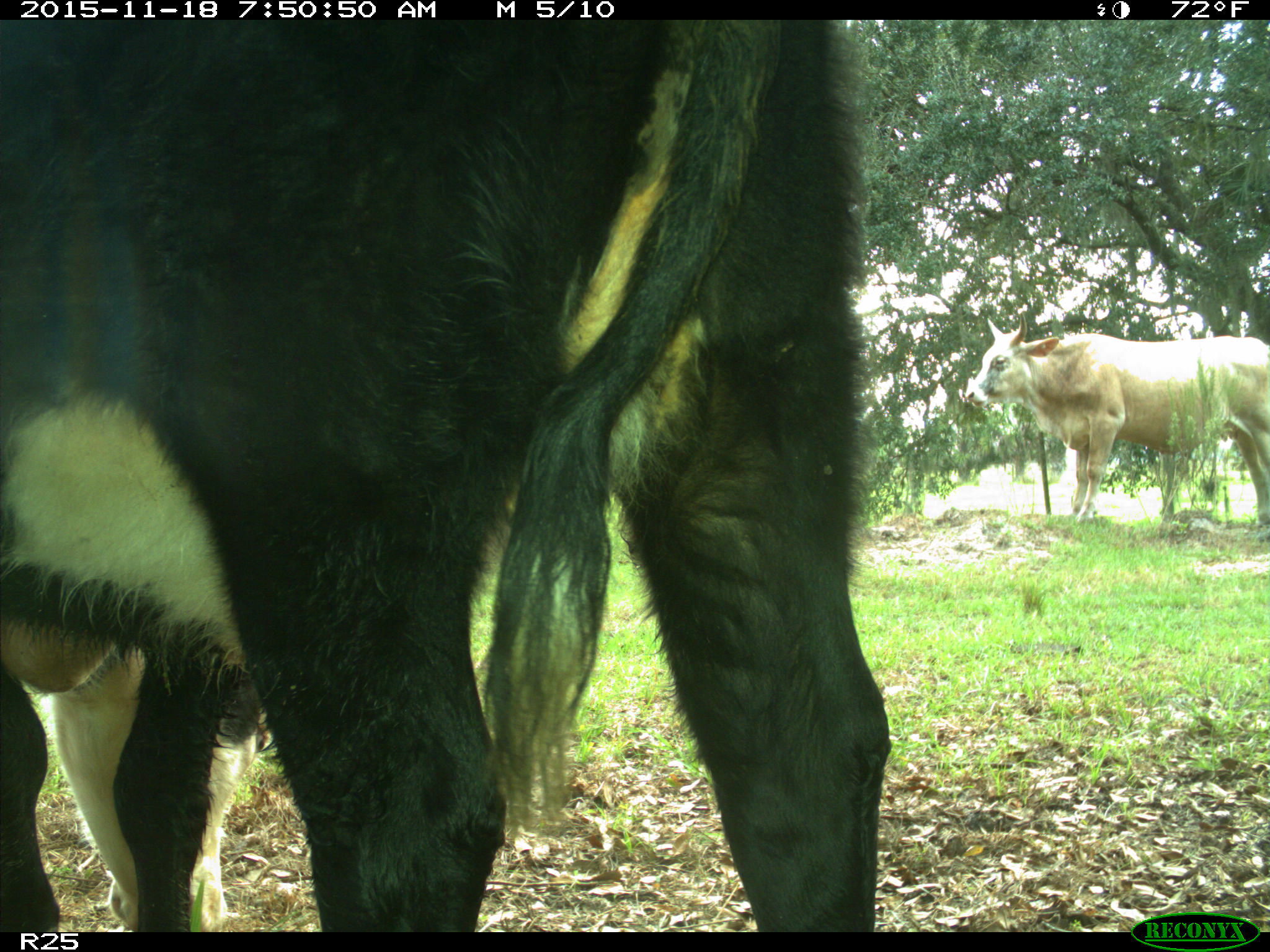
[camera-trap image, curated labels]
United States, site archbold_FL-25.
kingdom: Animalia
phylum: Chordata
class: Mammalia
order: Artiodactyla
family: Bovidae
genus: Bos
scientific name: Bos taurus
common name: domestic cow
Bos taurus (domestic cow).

++++++++

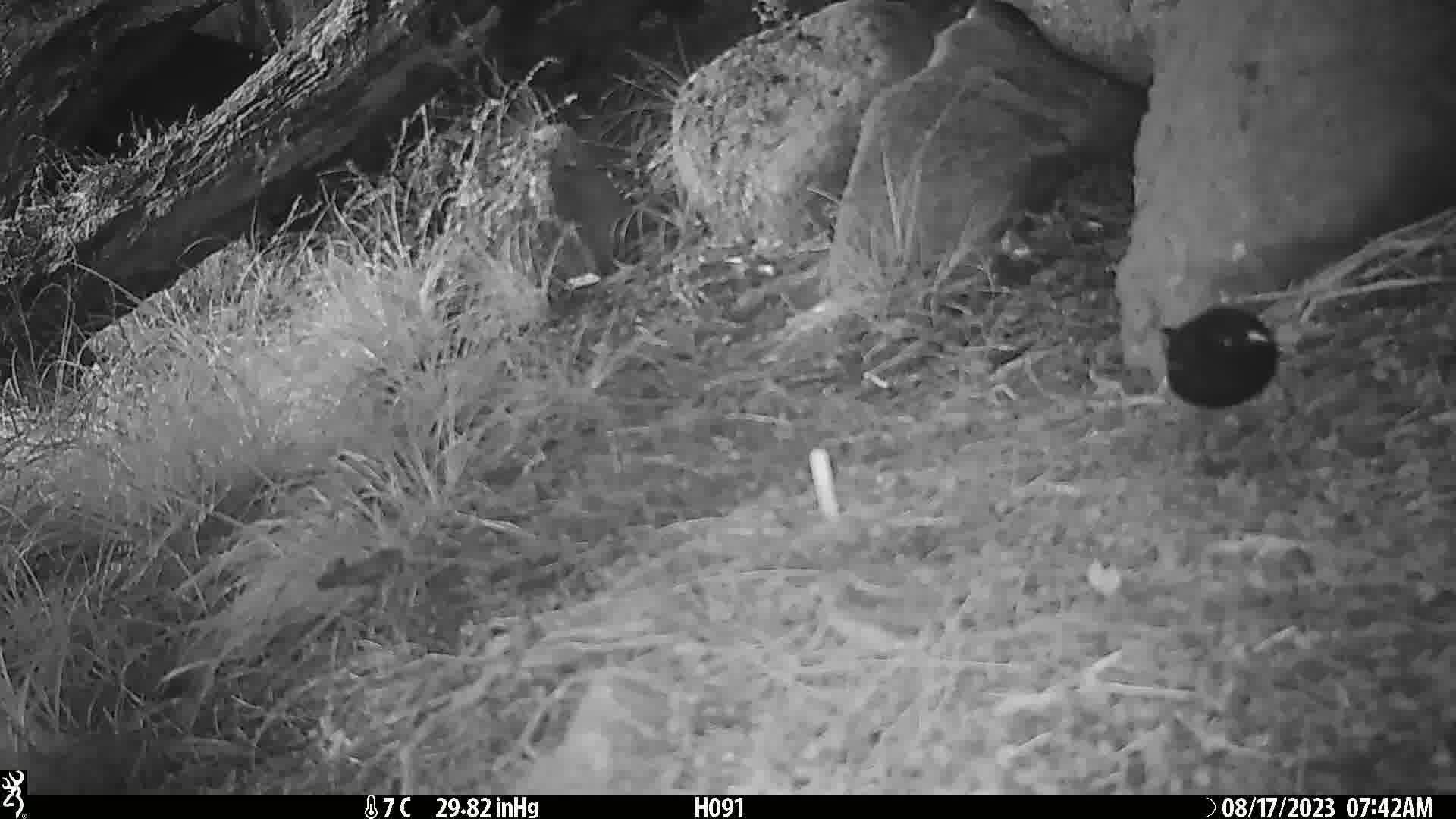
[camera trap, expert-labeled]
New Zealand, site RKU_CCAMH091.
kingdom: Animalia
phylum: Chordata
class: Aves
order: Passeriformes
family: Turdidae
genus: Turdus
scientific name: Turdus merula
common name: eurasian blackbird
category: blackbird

++++++++

> What to do: Say how many lines of the entries above include the word "site", giving the number alone.

> Solution for this exercise: 2